Dataset:
◆ ◆ ◆ ◆ ◆

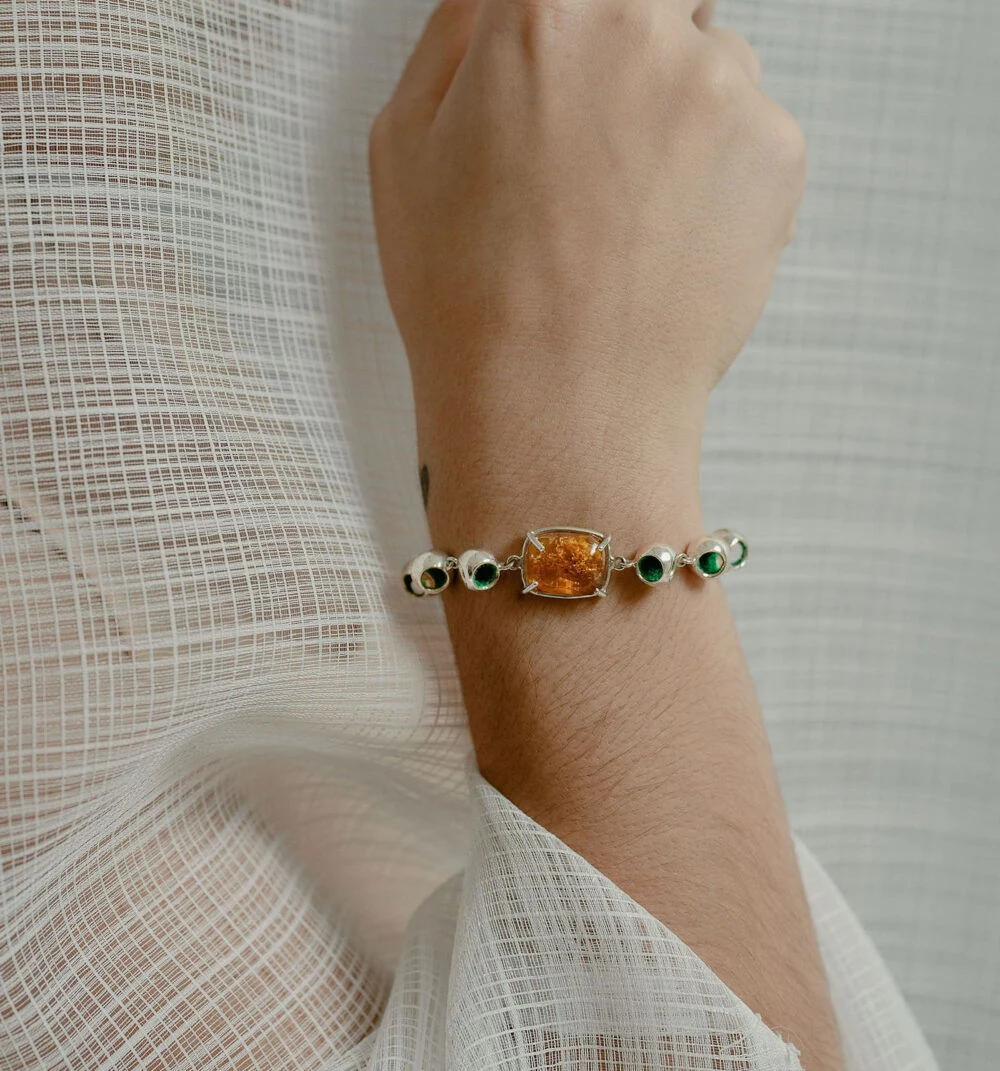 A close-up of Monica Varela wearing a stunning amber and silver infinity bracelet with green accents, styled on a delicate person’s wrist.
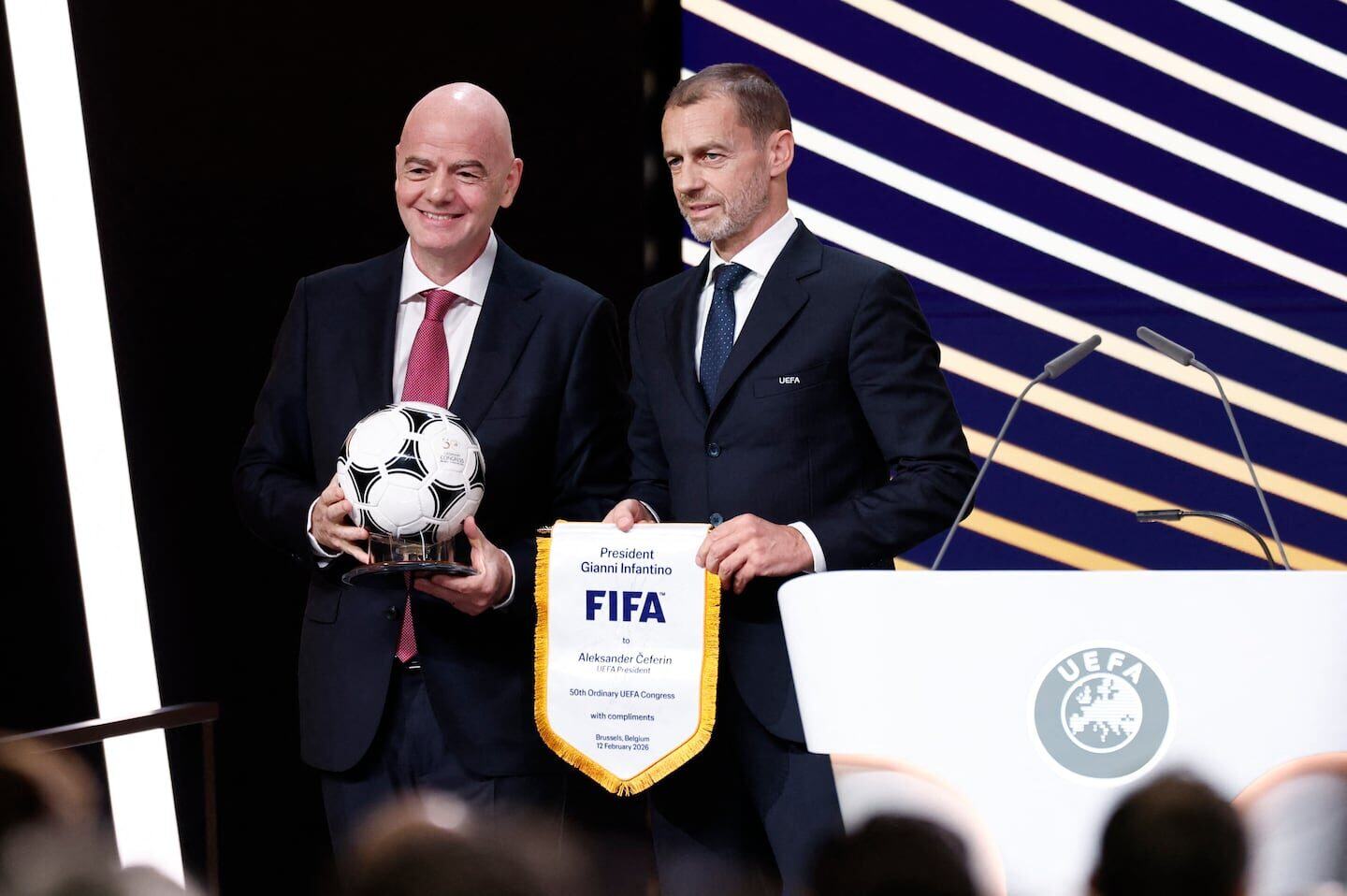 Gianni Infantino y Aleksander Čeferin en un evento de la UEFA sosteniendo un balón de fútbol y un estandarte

◆ ◆ ◆ ◆ ◆

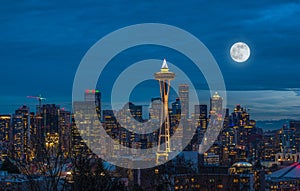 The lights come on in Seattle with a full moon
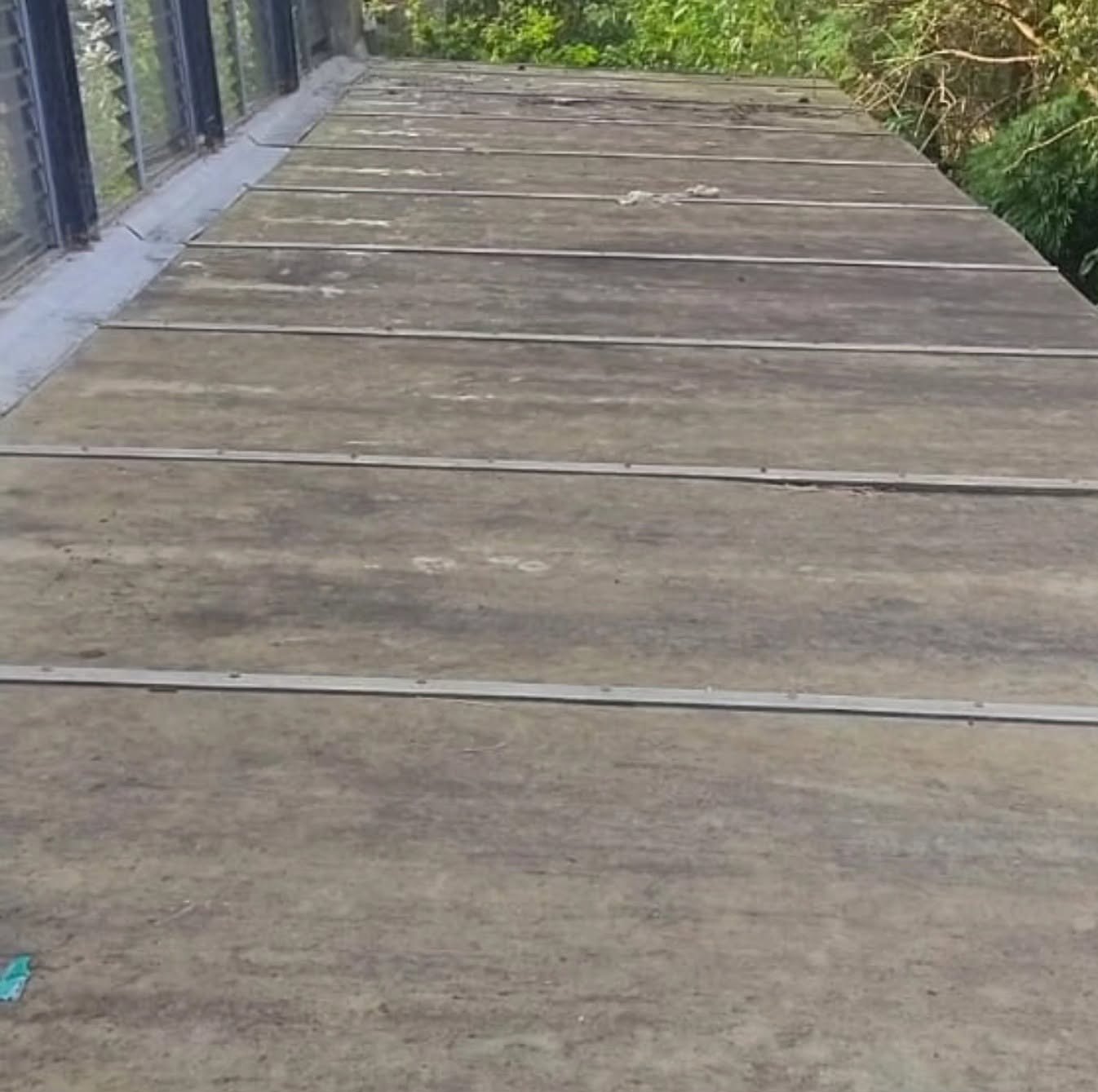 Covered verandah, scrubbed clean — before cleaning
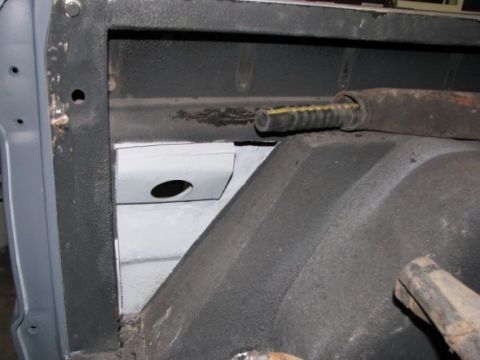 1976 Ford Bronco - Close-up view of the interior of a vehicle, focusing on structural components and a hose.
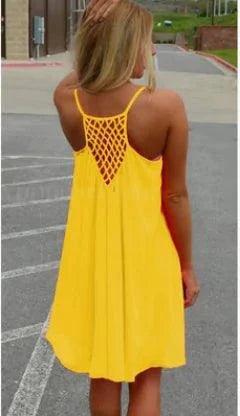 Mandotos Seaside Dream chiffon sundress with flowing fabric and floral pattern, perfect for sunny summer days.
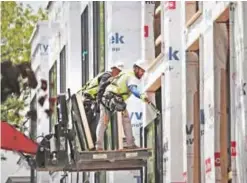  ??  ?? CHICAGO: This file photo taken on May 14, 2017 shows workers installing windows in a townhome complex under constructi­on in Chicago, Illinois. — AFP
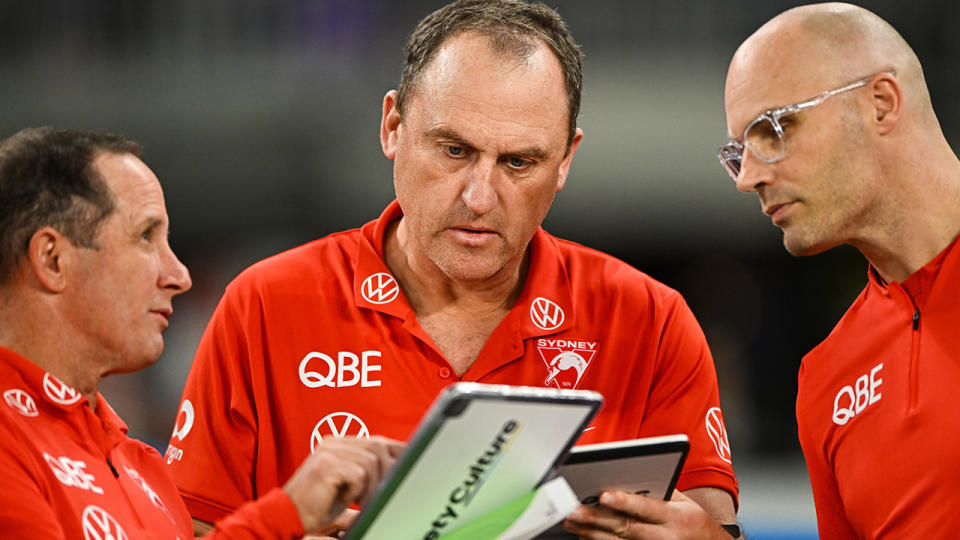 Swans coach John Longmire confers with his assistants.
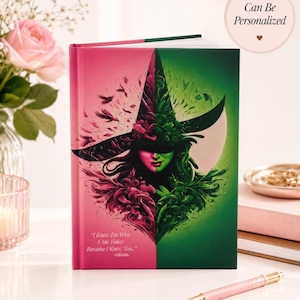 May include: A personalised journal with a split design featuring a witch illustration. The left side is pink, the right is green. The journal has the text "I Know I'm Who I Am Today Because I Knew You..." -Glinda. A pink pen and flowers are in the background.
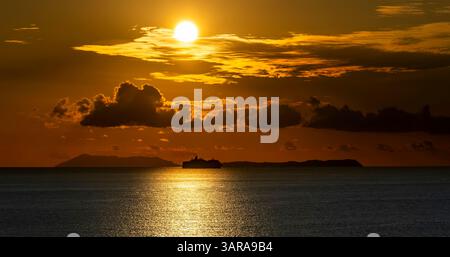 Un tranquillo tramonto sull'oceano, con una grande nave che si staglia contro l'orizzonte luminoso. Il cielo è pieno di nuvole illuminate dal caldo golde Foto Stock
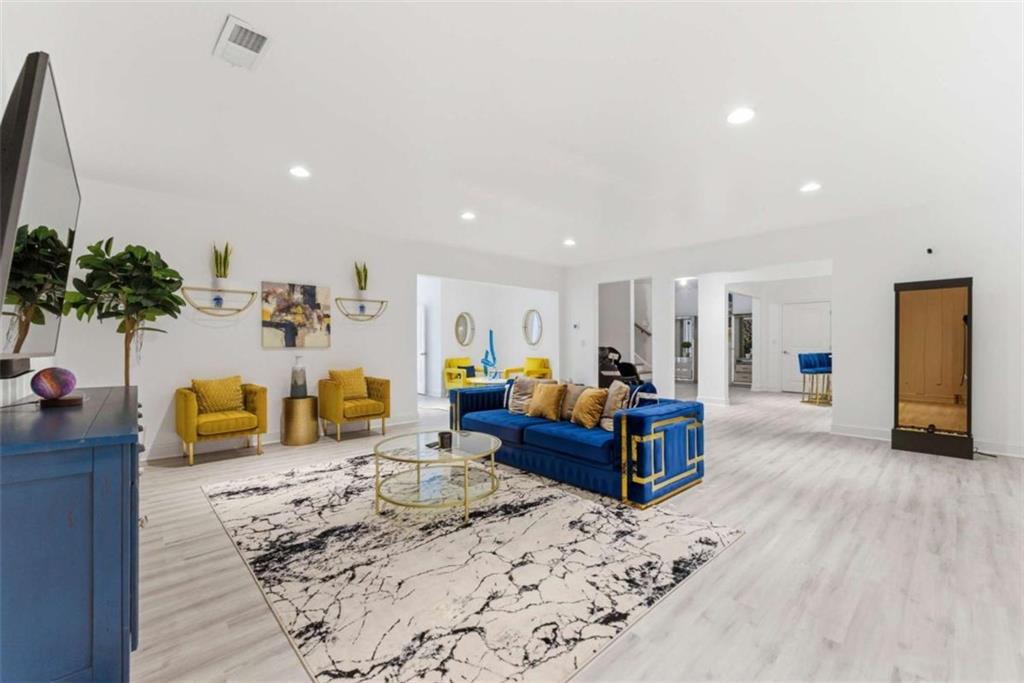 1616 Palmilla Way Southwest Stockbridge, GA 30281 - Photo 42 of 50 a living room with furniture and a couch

◆ ◆ ◆ ◆ ◆

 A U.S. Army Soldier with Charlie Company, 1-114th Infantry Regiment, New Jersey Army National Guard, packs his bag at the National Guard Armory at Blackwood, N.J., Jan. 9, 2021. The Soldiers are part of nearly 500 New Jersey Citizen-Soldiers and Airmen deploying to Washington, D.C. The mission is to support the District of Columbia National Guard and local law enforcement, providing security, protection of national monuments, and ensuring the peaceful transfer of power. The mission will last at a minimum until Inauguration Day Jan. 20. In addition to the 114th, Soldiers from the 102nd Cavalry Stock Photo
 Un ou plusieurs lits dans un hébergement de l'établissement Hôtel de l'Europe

◆ ◆ ◆ ◆ ◆

Required work: Retype the records from the line containing "The lights come" through the line containing "Mandotos Seaside Dream", including both of those lines, and leave out the pictures.

Final answer:
 The lights come on in Seattle with a full moon
 Covered verandah, scrubbed clean — before cleaning
 1976 Ford Bronco - Close-up view of the interior of a vehicle, focusing on structural components and a hose.
 Mandotos Seaside Dream chiffon sundress with flowing fabric and floral pattern, perfect for sunny summer days.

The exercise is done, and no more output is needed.